Please reproduce exactly the lines that begin the listing below, up to and including the line where "Researchers conducted a" occurs.

◇ ◇ ◇

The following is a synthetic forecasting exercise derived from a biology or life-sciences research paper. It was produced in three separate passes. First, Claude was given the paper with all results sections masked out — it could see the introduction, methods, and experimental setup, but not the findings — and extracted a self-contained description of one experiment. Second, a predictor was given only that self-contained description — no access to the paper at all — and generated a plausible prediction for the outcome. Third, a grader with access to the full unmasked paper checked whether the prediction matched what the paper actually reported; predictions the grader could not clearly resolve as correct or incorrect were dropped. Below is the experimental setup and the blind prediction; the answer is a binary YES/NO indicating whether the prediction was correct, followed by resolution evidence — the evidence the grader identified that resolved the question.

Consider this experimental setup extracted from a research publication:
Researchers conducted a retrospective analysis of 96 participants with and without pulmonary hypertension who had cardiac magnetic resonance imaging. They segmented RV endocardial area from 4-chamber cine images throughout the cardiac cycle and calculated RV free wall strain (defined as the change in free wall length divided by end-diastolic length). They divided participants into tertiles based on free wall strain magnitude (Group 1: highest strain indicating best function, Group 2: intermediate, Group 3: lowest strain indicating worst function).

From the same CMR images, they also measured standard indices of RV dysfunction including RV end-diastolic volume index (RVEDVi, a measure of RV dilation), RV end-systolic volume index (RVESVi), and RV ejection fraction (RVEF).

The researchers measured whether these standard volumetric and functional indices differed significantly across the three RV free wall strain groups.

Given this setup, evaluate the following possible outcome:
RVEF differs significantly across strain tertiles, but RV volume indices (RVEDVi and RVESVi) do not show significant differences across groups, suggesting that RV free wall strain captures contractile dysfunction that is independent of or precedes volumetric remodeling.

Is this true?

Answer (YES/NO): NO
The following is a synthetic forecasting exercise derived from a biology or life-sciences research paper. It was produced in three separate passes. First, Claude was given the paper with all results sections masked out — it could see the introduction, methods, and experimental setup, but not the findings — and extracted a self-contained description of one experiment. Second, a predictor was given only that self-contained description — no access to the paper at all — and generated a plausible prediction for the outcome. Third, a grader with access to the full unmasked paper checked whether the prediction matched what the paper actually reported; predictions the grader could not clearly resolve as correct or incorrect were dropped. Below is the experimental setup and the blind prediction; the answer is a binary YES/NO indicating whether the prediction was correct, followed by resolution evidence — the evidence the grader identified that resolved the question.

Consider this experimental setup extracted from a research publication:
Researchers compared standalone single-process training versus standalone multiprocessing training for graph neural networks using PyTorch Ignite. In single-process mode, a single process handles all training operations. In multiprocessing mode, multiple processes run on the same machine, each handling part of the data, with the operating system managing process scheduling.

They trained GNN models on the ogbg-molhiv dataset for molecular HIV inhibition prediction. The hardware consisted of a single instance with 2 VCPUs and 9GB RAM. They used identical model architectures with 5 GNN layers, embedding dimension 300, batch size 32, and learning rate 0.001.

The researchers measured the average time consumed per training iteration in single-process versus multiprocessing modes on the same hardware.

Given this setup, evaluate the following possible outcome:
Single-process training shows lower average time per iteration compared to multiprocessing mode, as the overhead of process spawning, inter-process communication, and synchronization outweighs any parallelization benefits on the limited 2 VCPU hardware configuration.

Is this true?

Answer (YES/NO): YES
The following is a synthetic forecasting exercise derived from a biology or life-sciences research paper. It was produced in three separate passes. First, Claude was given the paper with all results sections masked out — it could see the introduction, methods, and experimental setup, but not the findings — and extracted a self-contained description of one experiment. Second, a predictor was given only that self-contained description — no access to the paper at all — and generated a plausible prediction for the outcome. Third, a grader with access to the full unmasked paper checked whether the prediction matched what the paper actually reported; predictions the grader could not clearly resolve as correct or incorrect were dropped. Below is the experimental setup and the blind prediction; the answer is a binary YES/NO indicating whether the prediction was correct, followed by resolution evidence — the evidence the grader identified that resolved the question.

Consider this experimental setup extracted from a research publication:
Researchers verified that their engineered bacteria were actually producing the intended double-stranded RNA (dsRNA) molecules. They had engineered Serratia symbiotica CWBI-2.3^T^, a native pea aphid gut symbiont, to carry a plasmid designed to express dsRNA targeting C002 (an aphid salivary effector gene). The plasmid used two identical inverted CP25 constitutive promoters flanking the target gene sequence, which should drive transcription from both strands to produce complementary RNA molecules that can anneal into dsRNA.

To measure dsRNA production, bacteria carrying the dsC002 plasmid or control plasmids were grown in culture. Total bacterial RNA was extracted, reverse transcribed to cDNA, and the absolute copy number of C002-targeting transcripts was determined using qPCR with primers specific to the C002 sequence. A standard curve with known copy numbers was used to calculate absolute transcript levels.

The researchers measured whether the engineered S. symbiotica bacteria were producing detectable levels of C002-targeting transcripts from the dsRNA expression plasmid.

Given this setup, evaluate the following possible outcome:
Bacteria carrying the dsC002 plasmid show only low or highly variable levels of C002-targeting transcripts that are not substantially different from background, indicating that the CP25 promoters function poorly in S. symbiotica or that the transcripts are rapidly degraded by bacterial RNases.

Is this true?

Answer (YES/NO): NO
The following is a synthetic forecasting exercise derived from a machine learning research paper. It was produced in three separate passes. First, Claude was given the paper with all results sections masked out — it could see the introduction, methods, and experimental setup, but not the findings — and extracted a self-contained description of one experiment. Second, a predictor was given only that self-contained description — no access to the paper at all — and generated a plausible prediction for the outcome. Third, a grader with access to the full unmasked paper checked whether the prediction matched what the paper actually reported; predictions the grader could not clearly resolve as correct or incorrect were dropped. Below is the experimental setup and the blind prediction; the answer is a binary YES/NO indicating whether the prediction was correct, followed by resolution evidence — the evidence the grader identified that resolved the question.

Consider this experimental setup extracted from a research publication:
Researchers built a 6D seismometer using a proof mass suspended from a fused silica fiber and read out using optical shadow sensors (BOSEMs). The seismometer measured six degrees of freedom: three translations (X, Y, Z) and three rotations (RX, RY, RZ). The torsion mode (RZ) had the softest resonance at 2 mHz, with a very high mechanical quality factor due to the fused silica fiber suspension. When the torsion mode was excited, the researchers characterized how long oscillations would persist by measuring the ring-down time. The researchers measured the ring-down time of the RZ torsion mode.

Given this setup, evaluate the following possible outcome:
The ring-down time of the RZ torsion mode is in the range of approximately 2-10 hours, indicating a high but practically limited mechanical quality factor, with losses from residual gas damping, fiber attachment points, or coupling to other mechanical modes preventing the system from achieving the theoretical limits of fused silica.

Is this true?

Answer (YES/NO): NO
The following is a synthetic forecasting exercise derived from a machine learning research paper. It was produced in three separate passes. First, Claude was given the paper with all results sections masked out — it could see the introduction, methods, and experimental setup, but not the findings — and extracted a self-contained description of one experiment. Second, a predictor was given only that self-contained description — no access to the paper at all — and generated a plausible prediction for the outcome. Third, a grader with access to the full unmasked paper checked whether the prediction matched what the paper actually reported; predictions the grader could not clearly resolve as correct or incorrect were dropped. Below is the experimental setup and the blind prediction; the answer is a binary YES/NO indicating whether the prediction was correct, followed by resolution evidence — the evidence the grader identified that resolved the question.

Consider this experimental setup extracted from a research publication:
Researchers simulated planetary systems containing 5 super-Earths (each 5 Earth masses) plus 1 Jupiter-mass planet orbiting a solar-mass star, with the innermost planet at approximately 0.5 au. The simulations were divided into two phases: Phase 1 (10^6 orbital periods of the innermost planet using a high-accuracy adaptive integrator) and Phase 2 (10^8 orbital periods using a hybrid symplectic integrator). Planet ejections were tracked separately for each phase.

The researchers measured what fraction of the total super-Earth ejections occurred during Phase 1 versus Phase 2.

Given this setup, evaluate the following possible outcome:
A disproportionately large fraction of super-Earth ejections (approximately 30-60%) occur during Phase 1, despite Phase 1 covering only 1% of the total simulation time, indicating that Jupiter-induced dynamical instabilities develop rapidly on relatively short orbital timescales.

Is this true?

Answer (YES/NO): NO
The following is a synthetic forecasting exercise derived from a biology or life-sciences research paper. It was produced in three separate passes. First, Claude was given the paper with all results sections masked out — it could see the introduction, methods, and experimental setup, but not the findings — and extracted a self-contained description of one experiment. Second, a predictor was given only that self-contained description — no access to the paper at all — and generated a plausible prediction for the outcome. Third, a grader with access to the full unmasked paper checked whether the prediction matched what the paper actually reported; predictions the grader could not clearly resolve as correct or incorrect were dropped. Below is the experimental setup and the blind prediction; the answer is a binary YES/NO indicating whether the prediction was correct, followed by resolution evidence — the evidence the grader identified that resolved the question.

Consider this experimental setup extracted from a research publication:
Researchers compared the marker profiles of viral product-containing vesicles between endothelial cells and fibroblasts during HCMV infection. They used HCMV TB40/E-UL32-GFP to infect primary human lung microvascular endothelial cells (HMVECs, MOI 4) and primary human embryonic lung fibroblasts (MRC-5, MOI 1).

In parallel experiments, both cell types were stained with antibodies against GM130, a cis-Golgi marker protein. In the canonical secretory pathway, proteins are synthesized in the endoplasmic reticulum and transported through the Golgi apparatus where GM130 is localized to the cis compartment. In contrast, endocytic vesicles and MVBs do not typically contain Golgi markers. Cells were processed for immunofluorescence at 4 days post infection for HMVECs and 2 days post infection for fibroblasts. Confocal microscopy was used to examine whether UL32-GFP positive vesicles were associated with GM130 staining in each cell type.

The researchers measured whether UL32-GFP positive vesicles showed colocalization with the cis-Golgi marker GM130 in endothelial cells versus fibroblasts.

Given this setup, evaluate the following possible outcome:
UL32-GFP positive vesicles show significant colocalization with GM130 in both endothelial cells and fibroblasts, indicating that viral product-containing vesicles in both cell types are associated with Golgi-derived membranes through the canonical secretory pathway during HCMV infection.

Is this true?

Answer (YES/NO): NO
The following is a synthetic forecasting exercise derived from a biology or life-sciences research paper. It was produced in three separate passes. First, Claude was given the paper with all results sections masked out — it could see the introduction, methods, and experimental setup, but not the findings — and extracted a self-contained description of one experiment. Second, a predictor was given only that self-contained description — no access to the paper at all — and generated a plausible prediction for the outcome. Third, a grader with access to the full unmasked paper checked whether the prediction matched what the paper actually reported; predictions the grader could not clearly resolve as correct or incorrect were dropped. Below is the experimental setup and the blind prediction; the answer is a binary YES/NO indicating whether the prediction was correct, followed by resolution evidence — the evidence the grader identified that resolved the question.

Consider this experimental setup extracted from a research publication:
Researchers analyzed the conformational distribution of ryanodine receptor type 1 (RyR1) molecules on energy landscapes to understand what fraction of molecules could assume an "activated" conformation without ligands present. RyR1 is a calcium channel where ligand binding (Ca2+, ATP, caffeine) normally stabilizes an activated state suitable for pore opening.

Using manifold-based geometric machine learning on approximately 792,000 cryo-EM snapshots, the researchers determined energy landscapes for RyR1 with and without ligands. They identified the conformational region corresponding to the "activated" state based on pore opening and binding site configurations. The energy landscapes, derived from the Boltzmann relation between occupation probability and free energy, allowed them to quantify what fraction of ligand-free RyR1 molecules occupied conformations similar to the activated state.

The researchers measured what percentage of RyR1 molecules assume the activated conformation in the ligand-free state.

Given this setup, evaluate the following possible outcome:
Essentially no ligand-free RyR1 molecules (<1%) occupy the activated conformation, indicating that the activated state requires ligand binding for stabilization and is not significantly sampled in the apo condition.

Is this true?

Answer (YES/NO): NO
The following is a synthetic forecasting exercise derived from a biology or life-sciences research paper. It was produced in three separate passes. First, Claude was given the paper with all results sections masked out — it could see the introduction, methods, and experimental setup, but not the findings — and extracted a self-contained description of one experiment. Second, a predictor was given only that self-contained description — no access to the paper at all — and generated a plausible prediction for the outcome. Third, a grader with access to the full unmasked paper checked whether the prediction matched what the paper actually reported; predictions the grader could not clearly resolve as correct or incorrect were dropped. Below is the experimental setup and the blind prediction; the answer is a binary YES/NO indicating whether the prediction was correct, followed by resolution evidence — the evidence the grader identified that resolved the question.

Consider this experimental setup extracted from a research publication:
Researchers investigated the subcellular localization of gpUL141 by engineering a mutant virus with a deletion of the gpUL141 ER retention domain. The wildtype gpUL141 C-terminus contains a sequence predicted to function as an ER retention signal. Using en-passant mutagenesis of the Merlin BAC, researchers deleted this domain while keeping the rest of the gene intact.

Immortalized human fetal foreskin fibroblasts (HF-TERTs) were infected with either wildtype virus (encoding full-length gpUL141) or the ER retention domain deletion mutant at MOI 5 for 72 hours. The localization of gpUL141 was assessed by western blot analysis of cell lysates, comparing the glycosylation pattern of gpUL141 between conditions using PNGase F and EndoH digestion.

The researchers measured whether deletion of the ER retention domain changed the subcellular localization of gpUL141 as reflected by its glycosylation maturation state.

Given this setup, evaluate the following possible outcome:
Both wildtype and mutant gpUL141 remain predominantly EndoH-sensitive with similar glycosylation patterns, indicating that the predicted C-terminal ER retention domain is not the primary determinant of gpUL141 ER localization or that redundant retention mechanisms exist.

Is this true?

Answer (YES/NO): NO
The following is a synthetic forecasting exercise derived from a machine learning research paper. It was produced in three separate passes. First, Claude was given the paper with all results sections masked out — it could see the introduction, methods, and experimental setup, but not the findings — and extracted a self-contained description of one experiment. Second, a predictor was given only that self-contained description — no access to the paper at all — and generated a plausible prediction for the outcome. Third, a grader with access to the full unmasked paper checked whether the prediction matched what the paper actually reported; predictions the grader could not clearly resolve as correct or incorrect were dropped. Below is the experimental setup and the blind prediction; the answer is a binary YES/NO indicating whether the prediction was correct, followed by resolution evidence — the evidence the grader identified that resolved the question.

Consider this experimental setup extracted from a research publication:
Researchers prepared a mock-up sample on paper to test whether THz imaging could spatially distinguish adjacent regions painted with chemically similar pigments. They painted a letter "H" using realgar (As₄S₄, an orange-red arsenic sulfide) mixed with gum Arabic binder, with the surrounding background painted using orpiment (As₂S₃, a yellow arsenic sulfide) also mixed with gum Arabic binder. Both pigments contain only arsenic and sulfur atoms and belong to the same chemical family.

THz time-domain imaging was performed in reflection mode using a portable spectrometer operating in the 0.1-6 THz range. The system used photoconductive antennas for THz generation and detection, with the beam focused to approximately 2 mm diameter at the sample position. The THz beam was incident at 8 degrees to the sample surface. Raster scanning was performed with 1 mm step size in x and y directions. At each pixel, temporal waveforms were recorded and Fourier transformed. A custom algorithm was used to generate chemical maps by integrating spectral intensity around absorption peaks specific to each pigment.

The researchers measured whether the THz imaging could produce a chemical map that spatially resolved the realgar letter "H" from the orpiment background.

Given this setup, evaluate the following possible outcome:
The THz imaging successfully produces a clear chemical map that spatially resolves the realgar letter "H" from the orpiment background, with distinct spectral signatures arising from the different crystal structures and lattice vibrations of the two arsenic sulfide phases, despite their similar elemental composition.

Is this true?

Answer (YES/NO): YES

◇ ◇ ◇

SOLUTION FOR THIS PROBLEM:
The following is a synthetic forecasting exercise derived from a biology or life-sciences research paper. It was produced in three separate passes. First, Claude was given the paper with all results sections masked out — it could see the introduction, methods, and experimental setup, but not the findings — and extracted a self-contained description of one experiment. Second, a predictor was given only that self-contained description — no access to the paper at all — and generated a plausible prediction for the outcome. Third, a grader with access to the full unmasked paper checked whether the prediction matched what the paper actually reported; predictions the grader could not clearly resolve as correct or incorrect were dropped. Below is the experimental setup and the blind prediction; the answer is a binary YES/NO indicating whether the prediction was correct, followed by resolution evidence — the evidence the grader identified that resolved the question.

Consider this experimental setup extracted from a research publication:
Researchers conducted a retrospective analysis of 96 participants with and without pulmonary hypertension who had cardiac magnetic resonance imaging. They segmented RV endocardial area from 4-chamber cine images throughout the cardiac cycle and calculated RV free wall strain (defined as the change in free wall length divided by end-diastolic length). They divided participants into tertiles based on free wall strain magnitude (Group 1: highest strain indicating best function, Group 2: intermediate, Group 3: lowest strain indicating worst function).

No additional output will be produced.